Exploring linguistic information and semantic contextual models for a relation extraction task using deep learning

Detalhes bibliográficos
Ano de defesa: 2020
Autor(a) principal: Schmitt, Bruna Koch
Orientador(a): Rigo, Sandro José
Banca de defesa: Não Informado pela instituição
Tipo de documento: Dissertação
Tipo de acesso: Acesso aberto
Idioma: eng
Instituição de defesa: Universidade do Vale do Rio dos Sinos
Programa de Pós-Graduação: Programa de Pós-Graduação em Computação Aplicada
Departamento: Escola Politécnica
País: Brasil
Palavras-chave em Português:
Palavras-chave em Inglês:
Área do conhecimento CNPq:
Link de acesso: http://www.repositorio.jesuita.org.br/handle/UNISINOS/9214
Resumo: Deep Learning (DL) methods have been extensively used in many Natural Language Processing (NLP) tasks, including in semantic relation extraction. However, the performance of these methods is dependent on the type and quality of information being used as features. In NLP, linguistic information is being increasingly used to improve the performance of DL algorithms, such as pre-trained word embeddings, part-of-speech (POS) tags, synonyms, etc, and the use of linguistic information is now present in several state-of-the-art algorithms in relation extraction. However, no effort has been made to understand exactly the impact that linguistic information from different levels of abstraction (morphological, syntactic, semantic) has in these algorithms in a semantic relation extraction task, which we believe may bring insights in the way deep learning algorithms generalize language constructs when compared to the way humans process language.

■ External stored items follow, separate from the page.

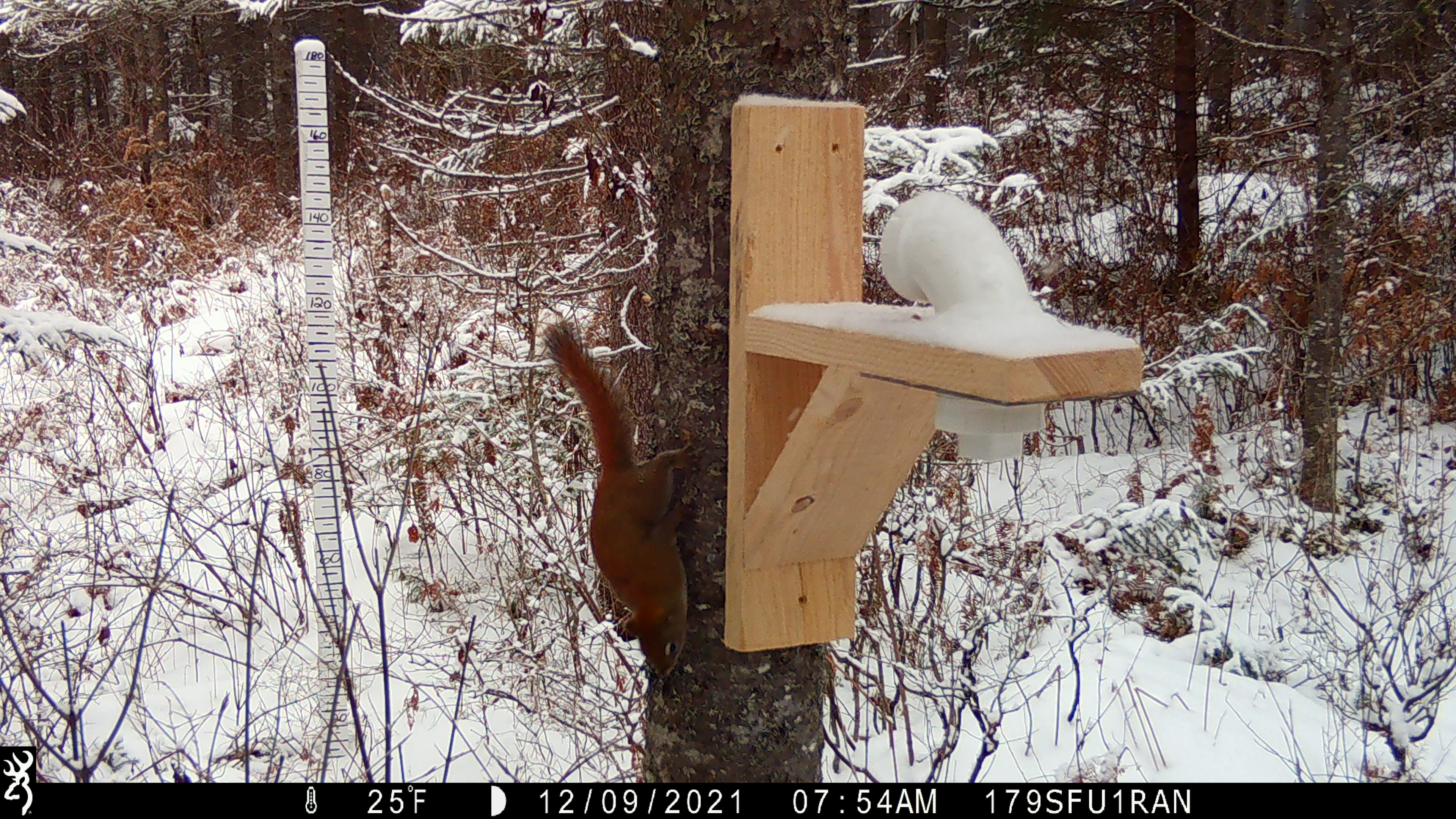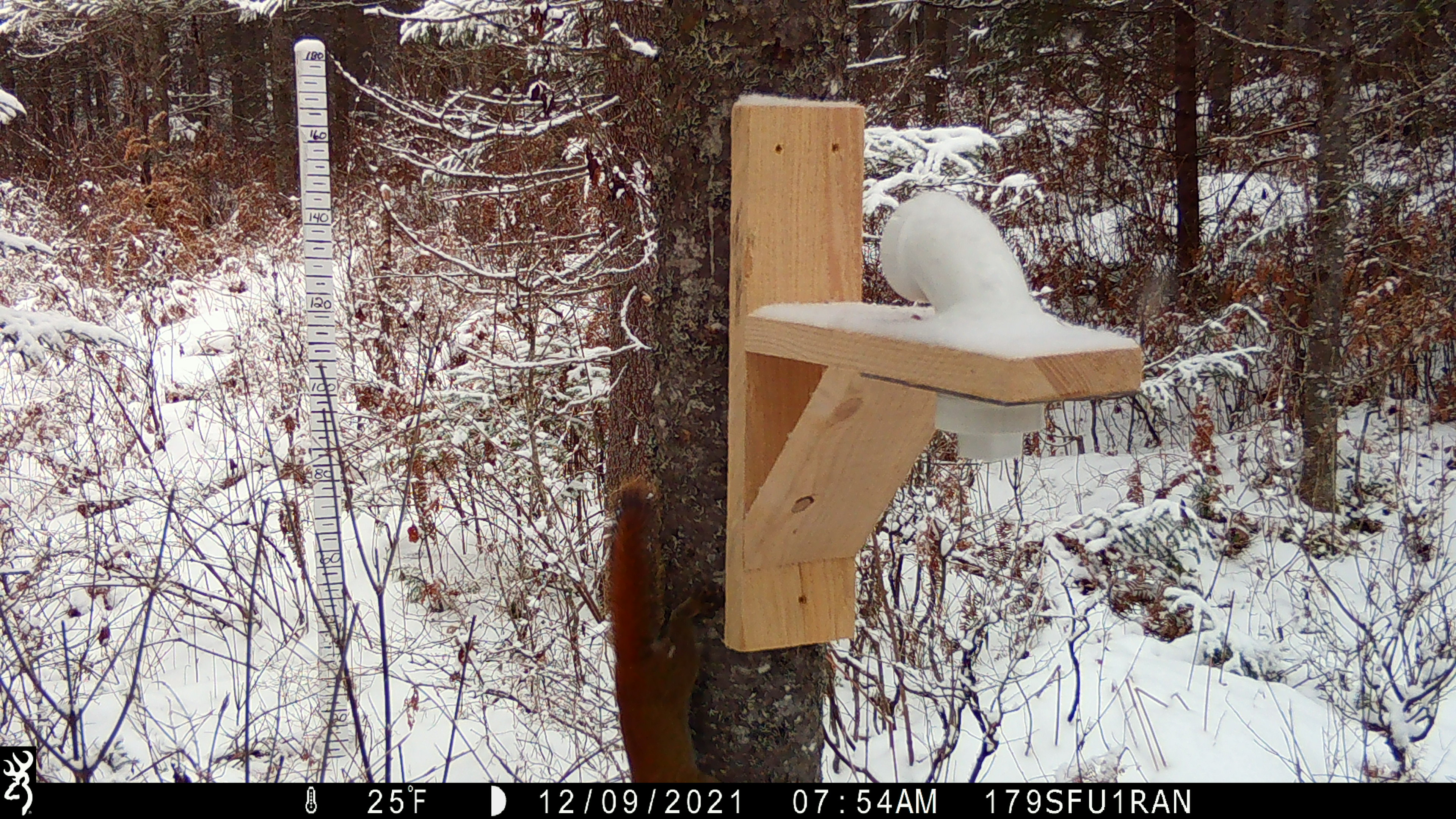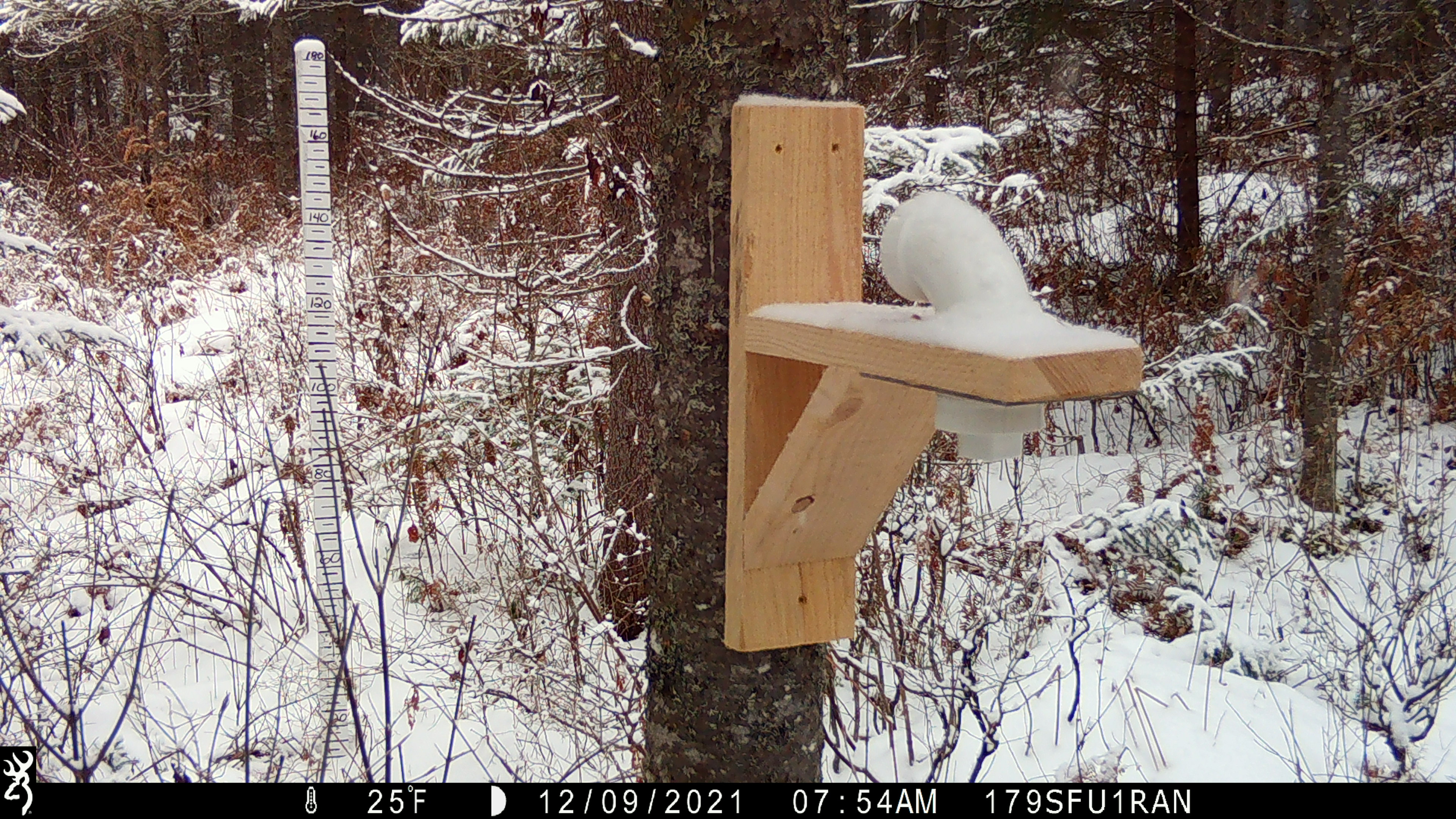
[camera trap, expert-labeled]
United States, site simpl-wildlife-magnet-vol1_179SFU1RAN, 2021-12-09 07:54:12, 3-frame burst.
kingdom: Animalia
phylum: Chordata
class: Mammalia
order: Rodentia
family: Sciuridae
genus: Tamiasciurus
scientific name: Tamiasciurus hudsonicus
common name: red squirrel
Red squirrel (Tamiasciurus hudsonicus).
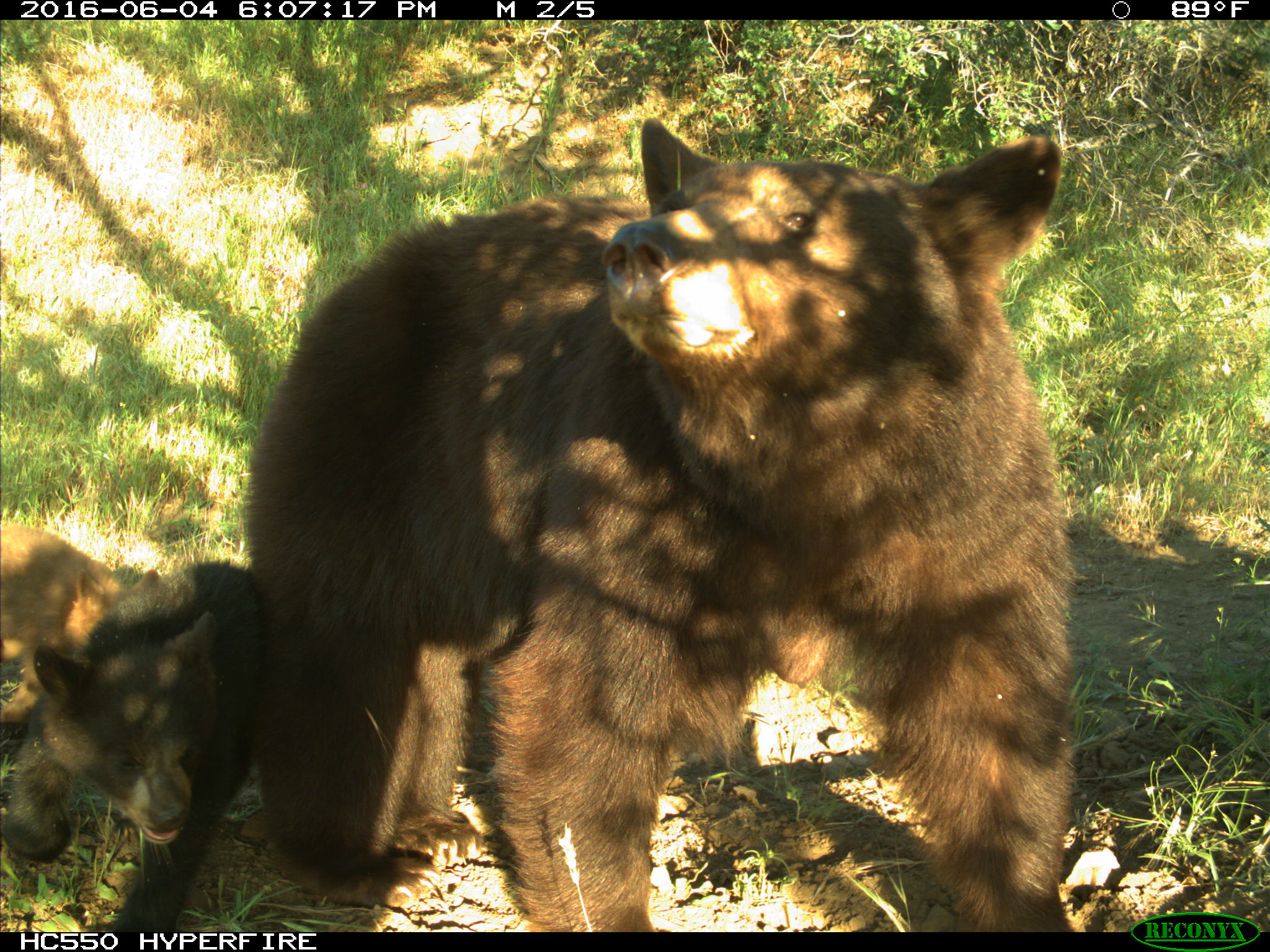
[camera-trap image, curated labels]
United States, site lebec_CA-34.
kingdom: Animalia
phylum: Chordata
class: Mammalia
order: Carnivora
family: Ursidae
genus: Ursus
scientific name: Ursus americanus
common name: american black bear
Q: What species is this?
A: Ursus americanus (american black bear).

To do this, we have performed several experiments using a recurrent neural network (RNN) and analyzed how the linguistic information (part-of-speech tags, dependency tags, hypernyms, frames, verb classes) and different word embeddings (tokenizer, word2vec, GloVe, and BERT) impact on the model performance. From our results, we were able to see that different word embeddings techniques did not present significant difference on the performance. Considering the linguistic information, the hypernyms did improve the model performance, however the improvement was small, therefore it may not be cost effective to use a semantic resource to achieve this degree of improvement. Overall, our model performed significantly well compared to the existing models from the literature, given the simplicity of the deep learning architecture used, and for some experiments our model outperformed several models presented in the literature. We conclude that with this analysis we were able to reach a better understanding of whether deep learning algorithms require linguistic information across distinct levels of abstraction to achieve human-like performance in a semantic task.